O "Público" de ontem resolveu fazer dos blogs um "fenómeno". É certo que, pelo meio, referiu o meu modesto coiso (obrigado). Todavia, o papel fundador atribuído a Pacheco Pereira parece-me um pouco exagerado. Não que não tenha sido dos primeiros, dos mais profícuos ou dos mais acedidos. A questão está na própria necessidade de se procurar sempre quem é o primeiro, o mais profícuo, o mais acedido. O ciberespaço parece continuar as características da sociedade, em vez de as alterar, ao contrário de algumas utopias.

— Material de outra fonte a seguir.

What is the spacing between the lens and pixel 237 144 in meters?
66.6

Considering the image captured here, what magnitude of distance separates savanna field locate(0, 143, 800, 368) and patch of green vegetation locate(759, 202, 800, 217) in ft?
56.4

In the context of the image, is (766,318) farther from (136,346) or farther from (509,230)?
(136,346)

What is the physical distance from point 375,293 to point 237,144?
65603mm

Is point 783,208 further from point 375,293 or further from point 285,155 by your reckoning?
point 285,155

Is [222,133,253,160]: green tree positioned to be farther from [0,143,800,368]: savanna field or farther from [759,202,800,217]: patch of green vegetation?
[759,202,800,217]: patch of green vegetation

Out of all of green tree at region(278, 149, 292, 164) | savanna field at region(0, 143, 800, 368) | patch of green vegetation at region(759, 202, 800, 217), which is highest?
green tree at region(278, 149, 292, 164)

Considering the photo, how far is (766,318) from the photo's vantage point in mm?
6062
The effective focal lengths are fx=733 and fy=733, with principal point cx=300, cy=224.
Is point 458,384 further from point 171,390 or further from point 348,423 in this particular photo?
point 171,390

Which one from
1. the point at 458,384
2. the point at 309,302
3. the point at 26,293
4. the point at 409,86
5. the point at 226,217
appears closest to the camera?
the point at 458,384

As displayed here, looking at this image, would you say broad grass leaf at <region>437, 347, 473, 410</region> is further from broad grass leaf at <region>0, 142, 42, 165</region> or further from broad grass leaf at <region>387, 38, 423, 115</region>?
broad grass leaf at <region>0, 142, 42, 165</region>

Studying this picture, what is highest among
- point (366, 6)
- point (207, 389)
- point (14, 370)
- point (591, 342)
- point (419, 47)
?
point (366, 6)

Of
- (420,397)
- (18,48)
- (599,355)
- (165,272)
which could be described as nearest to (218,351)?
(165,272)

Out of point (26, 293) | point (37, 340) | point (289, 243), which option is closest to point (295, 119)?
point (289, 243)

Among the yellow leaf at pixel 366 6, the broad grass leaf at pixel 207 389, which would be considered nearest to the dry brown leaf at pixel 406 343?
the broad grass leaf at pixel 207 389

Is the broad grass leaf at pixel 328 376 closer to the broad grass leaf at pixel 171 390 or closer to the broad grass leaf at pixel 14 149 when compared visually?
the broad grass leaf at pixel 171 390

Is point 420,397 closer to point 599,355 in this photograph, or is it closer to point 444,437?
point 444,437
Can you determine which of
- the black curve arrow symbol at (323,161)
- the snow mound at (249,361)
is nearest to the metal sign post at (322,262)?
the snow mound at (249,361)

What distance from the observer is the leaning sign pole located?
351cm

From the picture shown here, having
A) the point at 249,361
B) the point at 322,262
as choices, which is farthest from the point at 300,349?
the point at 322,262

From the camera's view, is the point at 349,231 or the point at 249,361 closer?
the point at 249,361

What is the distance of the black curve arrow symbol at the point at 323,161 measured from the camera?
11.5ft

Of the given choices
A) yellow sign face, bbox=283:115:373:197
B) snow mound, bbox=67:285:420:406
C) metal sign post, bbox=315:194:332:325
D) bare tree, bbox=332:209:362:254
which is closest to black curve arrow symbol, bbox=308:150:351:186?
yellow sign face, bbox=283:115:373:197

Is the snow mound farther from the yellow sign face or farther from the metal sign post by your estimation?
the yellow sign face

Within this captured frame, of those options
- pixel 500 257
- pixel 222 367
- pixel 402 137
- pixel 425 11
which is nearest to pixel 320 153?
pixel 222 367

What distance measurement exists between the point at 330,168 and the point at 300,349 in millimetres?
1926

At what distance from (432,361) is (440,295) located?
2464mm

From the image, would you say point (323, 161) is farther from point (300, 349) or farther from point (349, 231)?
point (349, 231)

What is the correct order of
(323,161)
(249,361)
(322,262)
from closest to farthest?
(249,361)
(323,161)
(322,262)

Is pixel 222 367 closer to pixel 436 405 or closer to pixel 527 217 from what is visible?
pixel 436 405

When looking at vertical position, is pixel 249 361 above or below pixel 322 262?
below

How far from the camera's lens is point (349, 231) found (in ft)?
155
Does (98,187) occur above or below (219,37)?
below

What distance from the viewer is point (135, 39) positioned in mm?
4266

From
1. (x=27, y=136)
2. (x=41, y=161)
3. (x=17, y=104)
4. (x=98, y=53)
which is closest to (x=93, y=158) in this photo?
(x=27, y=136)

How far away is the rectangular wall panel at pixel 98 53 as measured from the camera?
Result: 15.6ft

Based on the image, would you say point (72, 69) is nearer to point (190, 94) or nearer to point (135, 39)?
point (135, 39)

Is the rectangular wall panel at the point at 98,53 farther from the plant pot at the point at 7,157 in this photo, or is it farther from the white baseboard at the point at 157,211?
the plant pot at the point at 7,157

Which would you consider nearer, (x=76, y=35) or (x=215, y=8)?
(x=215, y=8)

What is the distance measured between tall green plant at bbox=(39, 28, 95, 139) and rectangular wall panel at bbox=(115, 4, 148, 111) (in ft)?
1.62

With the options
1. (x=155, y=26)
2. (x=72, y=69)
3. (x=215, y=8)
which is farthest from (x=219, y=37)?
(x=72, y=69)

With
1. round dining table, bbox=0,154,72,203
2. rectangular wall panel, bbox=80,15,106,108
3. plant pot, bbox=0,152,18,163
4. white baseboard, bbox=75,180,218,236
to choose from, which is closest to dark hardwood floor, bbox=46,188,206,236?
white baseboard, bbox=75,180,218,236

Há uma necessidade incrível de três coisas: primeiro, criar novas realidades, dando-lhes nome e contornos, neste caso a blogosfera, como se faz com os países, partidos ou clubes; segundo, criar-lhe uma mitologia, com heróis fundadores, conflitos dinásticos, tricas de corte; terceiro, criar um campeonato em que se possa medir quem tem mais meios, mais força, mais território, etc., e quem tem menos. Pensava eu que a blogosfera ia escapar a esta lógica mercantil-masculinista, um pouco no seguimento das fantasias sobre o carácter democrático e anárquico (no sentido estrito) do ciberespaço. Afinal não. A blógica da coisa não é substancialmente diferente.

Um mínimo de atenção e teria destruído essas fantasias há mais tempo. Um exemplo: salvo raras excepções, recebo (como muita gente recebe) comentários com duas terríveis características - são anónimos e os conteúdos são violentos. A força da cobardia e a cobardia da força. Estes elementos são tudo menos democracia, tudo menos "rede", tudo menos "comunicação". São o horror da mesquinhez por outros meios.

Não duvido que isto dos blogs - a cujo género ainda não me habituei completamente, a começar pela periodicidade - tem um potencial tremendo e aliciante. Mas tãopouco duvido que possa ser apenas mais um meio para mais do mesmo. Tudo depende de quem está por trás do teclado, por assim dizer. Blógico.